DOI: 10.1093/emph/eoag013 ISSN: 2050-6201

Amazonian Shuar testosterone levels are related to parasite infection: Immunocompetence Handicap Hypothesis Implications

Theresa E Gildner, Aaron D Blackwell, Melissa A Liebert, Samuel S Urlacher, Tara J Cepon-Robins, Joshua M Schrock, Richard G Bribiescas, Felicia C Madimenos, J Josh Snodgrass, Lawrence S Sugiyama

Abstract

Background and objectives

Testosterone is hypothesized to influence energetic tradeoffs between male reproduction and immune function. Testosterone is generally thought to be immunosuppressive, with high testosterone levels signaling male health and infection resistance. The Immunocompetence Handicap Hypothesis (ICHH) posits that testosterone’s role in developing male secondary sexual characteristics and suppressing immune function creates a tradeoff between testosterone-linked traits and immunocompetence. Yet, the immune effects of testosterone in humans remain poorly understood. Research is particularly limited among energetically constrained, natural fertility populations characterized by high pathogen loads and long-lasting infections (such as parasitic disease), characteristics relevant to the evolution of hypothesized testosterone-linked tradeoffs.

Methodology

We test whether salivary testosterone concentrations are associated with parasitic helminth infection status and parasite load among 90 Indigenous Shuar males aged 12–67 years.

Results

Higher testosterone levels were associated with increased infection risk but lower parasite load.

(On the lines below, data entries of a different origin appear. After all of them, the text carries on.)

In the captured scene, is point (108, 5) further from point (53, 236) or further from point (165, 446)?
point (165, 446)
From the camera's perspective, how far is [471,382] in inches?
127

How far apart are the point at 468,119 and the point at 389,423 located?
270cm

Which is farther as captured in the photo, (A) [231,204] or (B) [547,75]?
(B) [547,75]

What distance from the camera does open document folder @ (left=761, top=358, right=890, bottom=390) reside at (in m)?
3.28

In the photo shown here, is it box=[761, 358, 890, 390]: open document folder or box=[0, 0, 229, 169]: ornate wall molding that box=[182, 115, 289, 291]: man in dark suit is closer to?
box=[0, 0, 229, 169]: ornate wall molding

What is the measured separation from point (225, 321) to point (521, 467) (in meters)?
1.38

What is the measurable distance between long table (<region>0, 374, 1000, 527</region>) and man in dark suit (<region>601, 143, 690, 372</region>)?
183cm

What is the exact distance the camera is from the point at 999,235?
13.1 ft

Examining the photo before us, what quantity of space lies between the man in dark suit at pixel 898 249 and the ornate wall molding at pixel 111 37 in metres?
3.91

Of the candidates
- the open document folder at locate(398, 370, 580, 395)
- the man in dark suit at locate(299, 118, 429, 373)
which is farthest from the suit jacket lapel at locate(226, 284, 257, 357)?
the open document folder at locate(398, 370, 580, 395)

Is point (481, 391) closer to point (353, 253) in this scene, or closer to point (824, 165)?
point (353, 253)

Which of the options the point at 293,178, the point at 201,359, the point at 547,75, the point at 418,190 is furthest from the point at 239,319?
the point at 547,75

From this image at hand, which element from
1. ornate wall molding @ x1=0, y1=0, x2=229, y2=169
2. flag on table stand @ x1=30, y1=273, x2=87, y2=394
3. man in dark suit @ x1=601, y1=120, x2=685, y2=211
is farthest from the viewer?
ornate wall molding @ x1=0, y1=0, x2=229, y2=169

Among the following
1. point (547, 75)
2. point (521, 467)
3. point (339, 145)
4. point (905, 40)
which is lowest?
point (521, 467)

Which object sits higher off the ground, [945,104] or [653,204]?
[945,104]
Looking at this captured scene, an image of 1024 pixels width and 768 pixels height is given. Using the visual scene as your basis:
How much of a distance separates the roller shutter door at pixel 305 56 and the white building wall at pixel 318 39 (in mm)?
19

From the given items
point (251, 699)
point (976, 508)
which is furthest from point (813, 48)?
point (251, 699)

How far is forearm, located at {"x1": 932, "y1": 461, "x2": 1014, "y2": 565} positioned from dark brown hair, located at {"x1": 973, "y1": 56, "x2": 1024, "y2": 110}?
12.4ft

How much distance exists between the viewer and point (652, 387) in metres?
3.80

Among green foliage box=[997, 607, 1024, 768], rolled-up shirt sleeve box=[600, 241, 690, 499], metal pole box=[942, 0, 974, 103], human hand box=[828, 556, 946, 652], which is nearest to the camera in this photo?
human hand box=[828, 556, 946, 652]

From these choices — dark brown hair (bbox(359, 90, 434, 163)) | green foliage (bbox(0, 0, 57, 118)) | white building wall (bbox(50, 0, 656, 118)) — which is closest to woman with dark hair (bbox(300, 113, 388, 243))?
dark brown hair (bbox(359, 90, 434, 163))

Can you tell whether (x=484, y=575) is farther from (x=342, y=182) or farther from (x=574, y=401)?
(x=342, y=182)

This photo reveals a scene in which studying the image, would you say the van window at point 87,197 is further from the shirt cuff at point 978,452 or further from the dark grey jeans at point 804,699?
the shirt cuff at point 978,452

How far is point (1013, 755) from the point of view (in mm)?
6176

However, these findings were only evident among adolescents (ages 12–19) and only for Trichuris trichiura (whipworm) but not Ascaris lumbricoides (roundworm) infections.

Conclusions and implications

These findings suggest higher testosterone may increase the risk of becoming infected with some parasite species, but that heavy pathogen loads lead to a shift in resource allocation from testosterone production to immune activity during a life stage with high testosterone-related energetic demands. While some results aligned with the ICHH, the significant effects of participant age and parasite species on testosterone-infection associations indicate that the ICHH does not completely capture the full complexity of human immune-related life history tradeoffs and variation in host–parasite interactions.